Em face dessas considerações, uma fonte de abordagem apropriada para o tema sobre a relativização da coisa julgada, encontra-se na obra “O Dogma da Coisa Julgada: Hipóteses de Relativização”/Teresa Arruda Alvim Wambier, José Miguel Garcia Medina- São Paulo:Editora Revista dos Tribunais, 2003, cujos estudos, com dizem os autores, propõem caminhos para resolver algumas situações que vêm angustiando a comunidade jurídica em relação à chamada coisa julgada inconstitucional, cujos efeitos não deveriam perpetuar-se. Diante disso, observa-se a necessidade de buscar uma adequação do instituto da coisa julgada à realidade do sistema jurídico brasileiro, ou seja, uma relativização para se enfrentar decisões indesejáveis, mesmo depois de esgotadas as possibilidades recursais. Um dos caminhos diz respeito ao reconhecimento de situações em que não haveria nem mesmo se formado a coisa julgada. O outro trata de uma nova forma de interpretação do art. 485, inc. V, do CPC, para que se estabeleça um alcance compatível com o estágio em que se encontra a doutrina jurídica em geral. O estudo se encerra com a análise dos mecanismos processuais de supressão ou correção das decisões judiciais inexistentes ou nulas, mesmo quando presente a figura da coisa julgada, com destaque para a querella nullitatis.

Outro ponto a considerar é sobre o abuso de direito, para o que já existem normas de proteção nesse sentido, contemplando grupos sociais, como o de consumidores, idosos, crianças, portadores de necessidades especiais, etc., que diante desse fenômeno jurídico Orlando Gomes (A agonia do Código Civil, Revista de Direito Comparado Luso-Brasileira, nº 7, 1988, p.9) comenta: “o Código Civil agoniza ao perder o seu significado de repositório de todo o direito privado e de centro de experiência jurídica de um povo. Esvaziou-se no conteúdo e perdeu o seu sentido”.

Além disso, há também que se considerar que a Constituição Federal/88 (de acentuado conteúdo social) tem aplicabilidade direta sobre as relações interpessoais, conforme assevera a Profª Maria Celina Bodin de Moraes (A caminho de um direito civil constitucional. Revista de Direito Civil, nº 65. São Paulo: Editora Revista dos Tribunais, p.28): “[...] as normas de direito civil devem ser interpretadas como reflexo de normas constitucionais.
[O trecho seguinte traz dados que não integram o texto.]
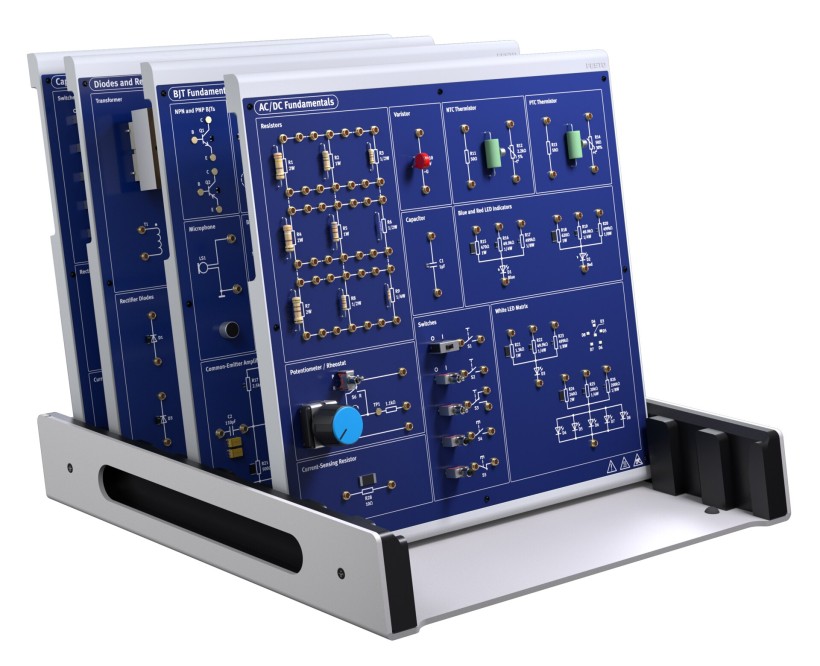 Electeo Training Boards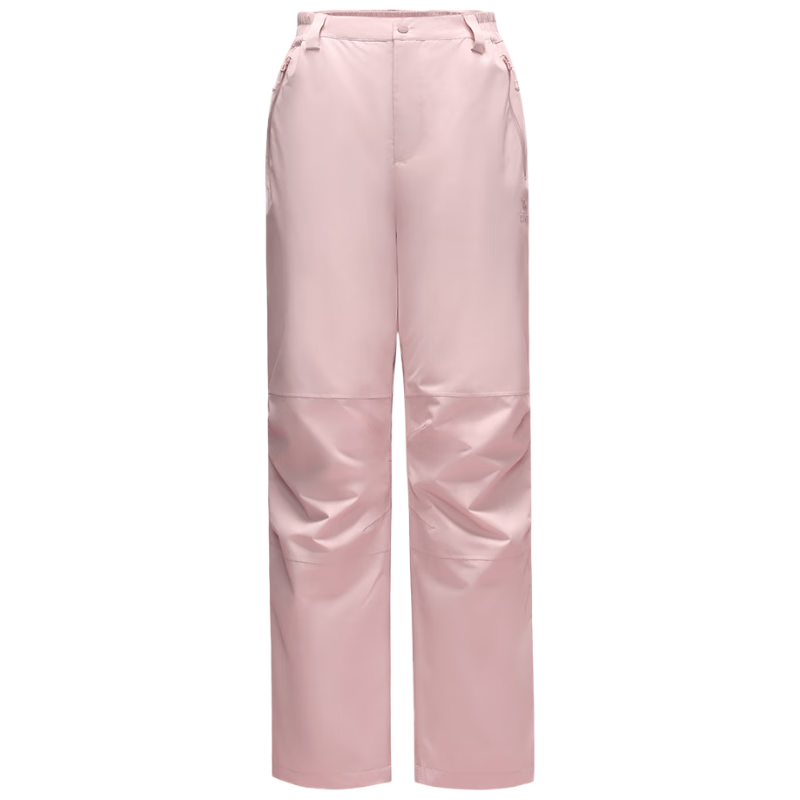 CAMEL Women's 3-in-1 Down Liner Waterproof Breathable Durable Tear-Resistant Hiking Mountaineering Pants Men's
A regulamentação da atividade privada (porque regulação da vida cotidiana) deve ser, em todos os seus momentos, expressão da indubitável opção constitucional de privilegiar a dignidade da pessoa humana. Em conseqüência, transforma-se o direito civil: de regulamentação da atividade econômica individual, entre homens livres e iguais, para a regulamentação da vida social, na família, nas associações, nos grupos comunitários, onde quer que a personalidade humana melhor se desenvolva e sua dignidade seja mais amplamente tutelada.”
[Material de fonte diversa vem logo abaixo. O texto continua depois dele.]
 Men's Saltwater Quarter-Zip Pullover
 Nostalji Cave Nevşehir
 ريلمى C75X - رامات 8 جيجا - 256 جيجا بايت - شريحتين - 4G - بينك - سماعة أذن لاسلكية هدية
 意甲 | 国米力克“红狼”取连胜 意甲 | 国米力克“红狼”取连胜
Assim também penso que nos contratos, o direito deve ser visto sob a ótica civil-constitucional, não obstante a relativização dos direitos dos contratantes que quebram o dogma do pacta sunt servanda, e por isso trazem dificuldades para os operadores do direito e para os julgadores em todas as instâncias. Todavia, o legislador moderno, isento de pusilanimidade, tem a obrigação de começar a pensar e identificar novas necessidades de ordem jurídica, criando mecanismos e instrumentos que venham facilitar aos julgadores a se desincumbirem dos seus misteres, com maior efetividade, para realizar a tão almejada justiça, de forma que possa declarar o abuso do direito a ponto de poder estipular novas condições não previstas pelos contratantes e pela própria lei. O julgador deve perseguir o caminho da equidade, quebrando as arestas que a sua investidura lhe permite.

Para finalizar, partindo da premissa de que a finalidade da justiça é dar a cada um o que por direito lhe pertence na medida certa, e que o exercício de um direito não deve prejudicar a outra parte, encontramos aí um desafio aos operadores do direito, para repensarem a teoria dos contratos não somente sob o ponto de vista estritamente jurídico, mas também sob o ponto do vista social e sob o ponto de vista da ordem pública. Os injustiçados por consequência das armadilhas dos espertos ficarão sempre duvidando da sua cidadania, e achando que são meros pagadores de impostos para sustentar as iniquidades e fortalecer a malandragem.